Corona: Betreuungskrise für Behinderte und Senioren

dpa/lsw Stuttgart. Das öffentliche Leben steht still, Kitas und Schulen sind zu. Schwer genug - aber was ist mit denen, die sich um betagte oder behinderte Angehörige kümmern müssen?

Corona: Betreuungskrise für Behinderte und Senioren

Ein Mann arbeitet in einer Werkstatt für Menschen mit Behinderung. Foto: Sebastian Gollnow/dpa/Archivbild

Die Tagespflegen für Senioren sind geschlossen, die Werkstätten für Menschen mit Behinderung zu. In Zeiten von Corona ist die Not von Angehörigen betreuungsbedürftiger Menschen damit noch größer als sonst. „Es ist eine Krisensituation, eine Ausnahmesituation“, sagt eine Sprecherin des Sozialverbands VdK Baden-Württemberg.

Wegen der Corona-Infektionsgefahr stehen die rund 400 Werkstätten für Behinderte im Land nicht mehr zur Verfügung. Rund 35 000 Menschen mit Behinderung, die sich normalerweise tagsüber in Werkstätten aufhalten und dort arbeiten, müssen in ihren Wohnheimen bleiben oder von den Eltern versorgt werden. Auch Tausende von Tagespflegeplätzen, wo Senioren sonst unterkommen können und Angehörige entlastet werden, sind nicht mehr nutzbar.

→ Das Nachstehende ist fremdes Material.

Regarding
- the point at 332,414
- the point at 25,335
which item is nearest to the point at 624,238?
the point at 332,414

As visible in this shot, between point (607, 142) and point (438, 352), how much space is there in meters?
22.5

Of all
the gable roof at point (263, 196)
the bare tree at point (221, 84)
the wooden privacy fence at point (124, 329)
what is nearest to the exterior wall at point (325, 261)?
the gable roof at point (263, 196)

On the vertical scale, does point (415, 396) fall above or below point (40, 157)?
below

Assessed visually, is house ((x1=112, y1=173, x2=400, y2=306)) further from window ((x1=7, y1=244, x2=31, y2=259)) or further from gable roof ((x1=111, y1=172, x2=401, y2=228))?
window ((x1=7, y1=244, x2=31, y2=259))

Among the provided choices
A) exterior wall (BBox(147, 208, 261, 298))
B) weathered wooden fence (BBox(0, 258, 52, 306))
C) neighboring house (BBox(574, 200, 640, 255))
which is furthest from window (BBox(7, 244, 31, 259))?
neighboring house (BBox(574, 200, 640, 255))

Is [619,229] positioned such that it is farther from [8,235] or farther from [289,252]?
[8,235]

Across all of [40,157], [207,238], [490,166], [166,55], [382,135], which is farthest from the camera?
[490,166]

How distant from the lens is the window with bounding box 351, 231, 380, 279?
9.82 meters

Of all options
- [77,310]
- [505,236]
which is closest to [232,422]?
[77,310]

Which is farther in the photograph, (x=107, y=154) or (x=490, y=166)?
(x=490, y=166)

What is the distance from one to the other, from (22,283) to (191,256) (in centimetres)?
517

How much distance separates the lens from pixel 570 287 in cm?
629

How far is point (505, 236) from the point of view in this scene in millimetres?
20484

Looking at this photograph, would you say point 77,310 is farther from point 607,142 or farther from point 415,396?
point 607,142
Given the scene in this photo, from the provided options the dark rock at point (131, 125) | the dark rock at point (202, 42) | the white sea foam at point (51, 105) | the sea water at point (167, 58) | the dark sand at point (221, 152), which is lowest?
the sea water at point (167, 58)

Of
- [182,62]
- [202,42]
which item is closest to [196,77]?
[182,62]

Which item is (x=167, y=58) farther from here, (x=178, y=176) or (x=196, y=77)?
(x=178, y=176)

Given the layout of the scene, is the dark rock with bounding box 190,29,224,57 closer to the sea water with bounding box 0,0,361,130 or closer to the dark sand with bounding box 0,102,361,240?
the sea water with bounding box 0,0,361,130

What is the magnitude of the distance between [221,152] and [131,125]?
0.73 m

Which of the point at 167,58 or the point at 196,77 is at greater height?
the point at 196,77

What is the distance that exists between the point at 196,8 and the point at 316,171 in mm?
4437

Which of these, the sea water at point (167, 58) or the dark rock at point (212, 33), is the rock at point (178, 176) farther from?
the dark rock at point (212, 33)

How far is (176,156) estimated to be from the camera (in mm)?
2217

Hinzu kommt, dass osteuropäische Betreuer, die oft die häusliche Betreuung Pflegebedürftiger übernehmen, aus Angst vor Corona abreisen oder nicht mehr einreisen können. „Zahlreiche Arbeitnehmer stehen plötzlich im Regen“, berichtete der Verband für häusliche Pflege und Betreuung. Sie müssten die Betreuung von dementen oder pflegebedürftigen Eltern selber übernehmen.

Das Unternehmen Sofiapflege aus Leonberg bei Stuttgart, das deutschlandweit Betreuer vermittelt, spricht von einer unübersichtlichen Lage, deutlich erschwerten Bedingungen und auch längeren Wartezeiten für Neukunden, die nach einer häuslichen Betreuung suchen. Das Sozialministerium berichtet von einer hohen Zahl an Anfragen besorgter Angehöriger, ebenso wie die Stiftung Patientenschutz.

Das Problem ist den Trägern der Einrichtungen bewusst. Die Geschäftsführerin der Landesarbeitsgemeinschaft der Werkstätten für behinderte Menschen, Christa Grünenwald, sagt: „Wir haben immer betont, wenn die Schließung kommt, muss es die Möglichkeit geben, den Menschen, die eine Tagesstruktur benötigen, Betreuung zu bieten.“ Personal der Werkstätten unterstütze daher das Personal in Wohngruppen und -heimen. Auch gebe es Notbetreuungen in den Werkstätten, wenn es keine andere Versorgungsmöglichkeit gibt. „Im Moment fühlen sich die Träger der Wohnangebote im Stich gelassen“, sagt die Geschäftsführerin des Landesverbandes für Menschen mit Körper- und Mehrfachbehinderung, Jutta Pagel-Steidl.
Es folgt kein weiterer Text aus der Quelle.